My Get Up And Go Got Up And Went

And the autoimmune saga continues. A few short weeks ago i decided along with my doctor to cut my dose of leuflonimide down from 20mg to 10mg because of the side effects I was experiencing. I was hoping this wouldn't be a big deal figuring the drug would still be in my system. Boy was I wrong. The day after I saw my Rheumetologist we decided I had to go off the drug completely for two days before the decrease in hopes that would help with the side effects. I followed the doctor instructions as I always do and within those few days my side effects had vanished as fast as they came. I started the lower dose two days later. The downfall was that my symptom control decreased right along with the medication decrease. After a week my fatigue, that I almost forgot about, returned with a vengeance. Autoimmune fatigue is a fatigue that is very hard to explain unless you have experienced it. Imagine trying to pull yourself through four feet of mud in everything you do. It is debilitating to say the least.

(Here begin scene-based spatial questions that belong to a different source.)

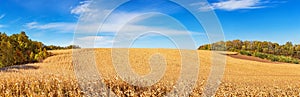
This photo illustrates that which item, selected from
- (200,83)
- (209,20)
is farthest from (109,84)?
(209,20)

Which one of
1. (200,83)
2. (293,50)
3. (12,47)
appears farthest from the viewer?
(293,50)

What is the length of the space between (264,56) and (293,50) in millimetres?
19859

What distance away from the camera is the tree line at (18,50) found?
1088 inches

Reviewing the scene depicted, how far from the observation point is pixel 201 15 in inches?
315

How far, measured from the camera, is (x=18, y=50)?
95.1 ft

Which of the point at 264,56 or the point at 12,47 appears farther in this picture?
the point at 264,56

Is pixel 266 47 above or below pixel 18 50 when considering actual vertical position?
above

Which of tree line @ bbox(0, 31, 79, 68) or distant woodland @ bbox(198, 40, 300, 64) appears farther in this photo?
distant woodland @ bbox(198, 40, 300, 64)

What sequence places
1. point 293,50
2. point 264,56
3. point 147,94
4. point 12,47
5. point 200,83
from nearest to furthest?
point 147,94, point 200,83, point 12,47, point 264,56, point 293,50

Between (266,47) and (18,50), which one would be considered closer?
(18,50)

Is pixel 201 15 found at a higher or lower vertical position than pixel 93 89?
higher

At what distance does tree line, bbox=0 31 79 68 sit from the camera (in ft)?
90.6

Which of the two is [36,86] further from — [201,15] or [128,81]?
[201,15]

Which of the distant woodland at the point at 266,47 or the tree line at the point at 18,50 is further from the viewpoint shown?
the distant woodland at the point at 266,47
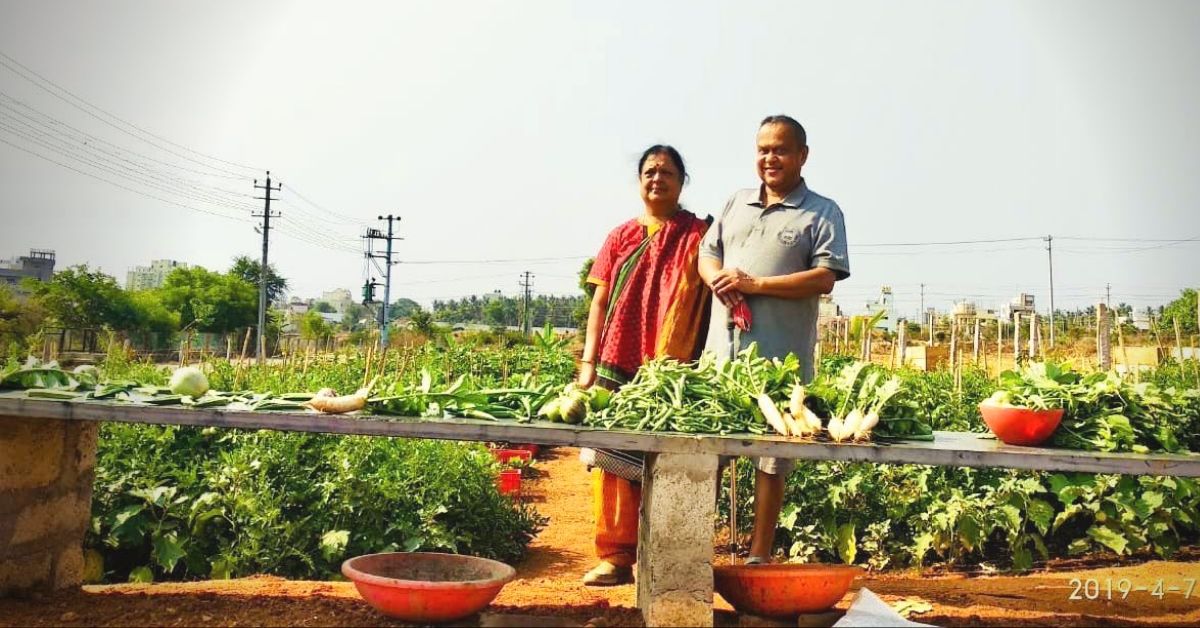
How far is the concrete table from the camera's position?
286 cm

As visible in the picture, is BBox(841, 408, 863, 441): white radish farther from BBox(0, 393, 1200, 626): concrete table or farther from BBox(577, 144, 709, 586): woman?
BBox(577, 144, 709, 586): woman

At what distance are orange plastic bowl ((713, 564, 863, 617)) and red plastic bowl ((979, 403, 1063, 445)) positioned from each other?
771 mm

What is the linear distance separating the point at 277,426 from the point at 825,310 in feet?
95.0

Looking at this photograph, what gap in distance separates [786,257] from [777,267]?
0.06 metres

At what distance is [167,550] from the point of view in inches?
174

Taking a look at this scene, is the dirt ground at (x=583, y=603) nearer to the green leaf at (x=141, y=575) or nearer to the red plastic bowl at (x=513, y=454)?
the green leaf at (x=141, y=575)

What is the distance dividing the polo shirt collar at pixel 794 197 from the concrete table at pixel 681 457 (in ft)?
4.08

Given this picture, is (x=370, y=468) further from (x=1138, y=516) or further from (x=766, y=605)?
(x=1138, y=516)

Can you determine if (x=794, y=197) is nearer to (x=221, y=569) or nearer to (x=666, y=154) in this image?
(x=666, y=154)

Just functioning takes all the energy you have. I am having to force myself to do anything. Literally. I went to swim class the other day and I hardly made it through. In fact I left twenty minutes early and never felt refreshed like exercise is suppose to make you feel, so I'm told. Not for me I came home exhausted.  This fatigue is not a mind over matter thing like when people tell you to get moving and you will get more energy. No it doesn't work like that for us. If we don't listen to our bodies and rest the fatigue will put us down for days. I know this sounds crazy to the real world but to us chronics it is more real than you know. Please understand.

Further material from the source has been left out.